You may be able to qualify. You may have the capital to purchase a property, but if you’ve got five children, beneath the age of five, then you don’t necessarily have time in taking on a property where you know you’re gonna flip it and do the work is not being realistic. So those are the three metrics that you need to measure.
Now, you might have, maybe you’re a contractor, maybe you have a lot of time, maybe have some capital, and you have qualifying ability. So that would be an opportunity where you could possibly join with somebody too. So those are the three metrics that you know, everyone as an investor is measured by.
Michael and Scott for instance, they have the ability to qualify. They have a capital but and promise you that they don’t have a lot of time. So their investment strategies are geared to towards those three metrics.
Is that any different for commercial? Is this gonna be probably just residential?

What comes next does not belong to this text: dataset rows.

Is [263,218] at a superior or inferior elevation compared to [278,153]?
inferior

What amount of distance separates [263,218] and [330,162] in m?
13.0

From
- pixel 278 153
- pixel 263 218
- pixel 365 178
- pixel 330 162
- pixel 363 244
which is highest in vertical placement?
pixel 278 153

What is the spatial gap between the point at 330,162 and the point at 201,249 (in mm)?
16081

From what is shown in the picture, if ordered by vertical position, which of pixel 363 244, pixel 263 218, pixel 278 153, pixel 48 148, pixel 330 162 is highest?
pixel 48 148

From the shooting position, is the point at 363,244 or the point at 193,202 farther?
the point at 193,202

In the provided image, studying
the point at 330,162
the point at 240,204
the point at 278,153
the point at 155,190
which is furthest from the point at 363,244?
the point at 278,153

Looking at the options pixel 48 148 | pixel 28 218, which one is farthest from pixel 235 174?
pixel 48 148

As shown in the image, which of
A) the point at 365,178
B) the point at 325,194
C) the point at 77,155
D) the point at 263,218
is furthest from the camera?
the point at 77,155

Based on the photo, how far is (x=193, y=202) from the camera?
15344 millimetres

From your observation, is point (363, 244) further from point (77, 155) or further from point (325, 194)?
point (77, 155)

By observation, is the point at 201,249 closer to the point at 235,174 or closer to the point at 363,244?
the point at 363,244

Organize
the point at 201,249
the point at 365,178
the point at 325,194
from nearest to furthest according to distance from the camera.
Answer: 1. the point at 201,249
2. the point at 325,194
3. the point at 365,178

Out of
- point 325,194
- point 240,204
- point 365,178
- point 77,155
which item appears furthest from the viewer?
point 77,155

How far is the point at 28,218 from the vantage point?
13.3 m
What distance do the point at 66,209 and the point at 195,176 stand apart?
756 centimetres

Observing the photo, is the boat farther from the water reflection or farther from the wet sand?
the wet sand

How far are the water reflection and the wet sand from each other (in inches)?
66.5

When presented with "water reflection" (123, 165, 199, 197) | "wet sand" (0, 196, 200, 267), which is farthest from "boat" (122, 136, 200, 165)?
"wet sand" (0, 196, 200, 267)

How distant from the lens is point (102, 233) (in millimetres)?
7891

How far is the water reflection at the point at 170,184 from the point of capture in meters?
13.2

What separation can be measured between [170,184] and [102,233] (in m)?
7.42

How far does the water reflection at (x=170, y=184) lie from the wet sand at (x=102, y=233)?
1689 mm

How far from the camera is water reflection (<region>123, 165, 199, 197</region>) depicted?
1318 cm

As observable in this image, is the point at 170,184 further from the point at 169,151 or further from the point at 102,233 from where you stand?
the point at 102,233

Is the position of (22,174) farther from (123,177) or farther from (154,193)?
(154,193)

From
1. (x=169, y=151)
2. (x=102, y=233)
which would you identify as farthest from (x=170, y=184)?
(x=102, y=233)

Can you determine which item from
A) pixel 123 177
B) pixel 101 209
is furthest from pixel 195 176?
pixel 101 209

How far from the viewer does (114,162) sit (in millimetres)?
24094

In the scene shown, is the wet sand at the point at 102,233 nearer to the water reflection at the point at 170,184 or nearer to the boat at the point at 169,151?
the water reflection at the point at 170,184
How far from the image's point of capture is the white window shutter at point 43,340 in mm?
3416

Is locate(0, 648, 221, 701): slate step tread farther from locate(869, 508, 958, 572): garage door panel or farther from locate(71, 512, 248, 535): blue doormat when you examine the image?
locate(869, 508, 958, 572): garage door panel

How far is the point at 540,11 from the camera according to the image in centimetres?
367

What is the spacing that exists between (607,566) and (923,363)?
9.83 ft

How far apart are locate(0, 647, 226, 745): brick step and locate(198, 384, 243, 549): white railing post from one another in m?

This would apply to across the board for whatever strategy that you’re getting involved with, whether it’s a residential yes, the qualifying is different. When you get into obviously the five units or more, but then, one of the other measures is gonna be the capital.
Yeah. You’re gonna need more capital.
It’s recognizing. So yeah. After, approaching a mortgage broker, which is the first step, is finding out how much you can qualify. You still wanna know where you stand to, to know what your options are. So qualifying for the property, you might be able to qualify for say, up to $600k.
But that would also mean that you could, that doesn’t mean that you can’t get into a property with five units more aware, the rents would qualify the property, in which case then it’s recognizing how much capital you have and then the price range from there.